We use these experiences to judge how others are worshiping. And if the group of people we are leading worship for doesn’t meet our preconceived expectations, a couple of things can happen.
- We find ourselves judging them. We can become frustrated. If we aren’t careful we then begin to jump to conclusions about their spiritual lives and level of spiritual maturity. We think things like, “If they were really living for God, their worship would reflect that”.
- We examine the way we lead worship and wonder if we are doing something wrong. If worship goes well and people appear to be worshiping, then we assume we have done something right. And when people don’t seem to be engaging, we begin examining what it is that we did or did not do that kept people from worshiping. I’ve done this a million times. One Sunday I have a great worship service, then next week people seem disinterested and unengaged. I then find myself wondering if I had prayed something specific that made the difference, or if it was the combination of songs that I used, or any number of things.
The problem with both of these however is that both are forms of the law. The law places requirements on God’s people. It sets an unobtainable standard that all are forced to live up to. But the beauty of God’s grace is that those requirements were removed from us. We were set free from the law. With that being the case, who are we to turn around and place requirements on God’s people or ourselves?
Take the first one for instance. This is where the law can really stroke our pride. Because when an individuals display of worship doesn’t look like what I believe it should look like, I dismiss their spiritual maturity and elevate my own. What right do I have to hold people to my own standards and judge them if their worship doesn’t look like what I think it should look like? Yes, scripture gives us guidelines as to what appropriate worship should look like, but the examples represent a wide array of things. Whether it’s David dancing “undignified” like he is on MTV Spring Break to Paul writing to the church at Corinth about orderly worship. On top of that, there are an abundance of personalities represented in our congregations. From the most reserved, introverted person who may never display outward signs of worship to those who are quite extroverted. They can’t stand still in worship and are constantly moving.
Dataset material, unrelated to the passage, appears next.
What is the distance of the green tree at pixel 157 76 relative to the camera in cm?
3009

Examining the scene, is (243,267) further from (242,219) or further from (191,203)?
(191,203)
When I find myself examining what I did to make worship a success, I have placed myself under the law. I have made worship about my own abilities. How people respond to worship is not dependent on me and my skills. It has nothing to do with whether or not I say the right thing or pray the right prayer. The problem with this way of thinking is that I will always find “flaws” in how I lead worship. I could have said this, or prayed that, etc. Choosing to live under the law means that the more I do right, the more I also realize I am doing wrong. This leads to a feeling of inadequacy and failure as a leader. I have placed myself at the center of the universe and it doesn’t take long for me to realize that I’m not that great at keeping the universe spinning. A congregation doesn’t need me to worship. God certainly doesn’t need me to to inspire a spirit of worship in His people.
Worship is quite simply our response to God.
As believers, we are free to worship how we choose. The result is a wonderfully diverse and beautiful expression of our love for the Father. So lets cut ourselves and others some slack. God simple asks that I, as a worship leader, operate in faith. Laying down my own expectations, and my own abilities and coming to the feet of the Creator and worshiping.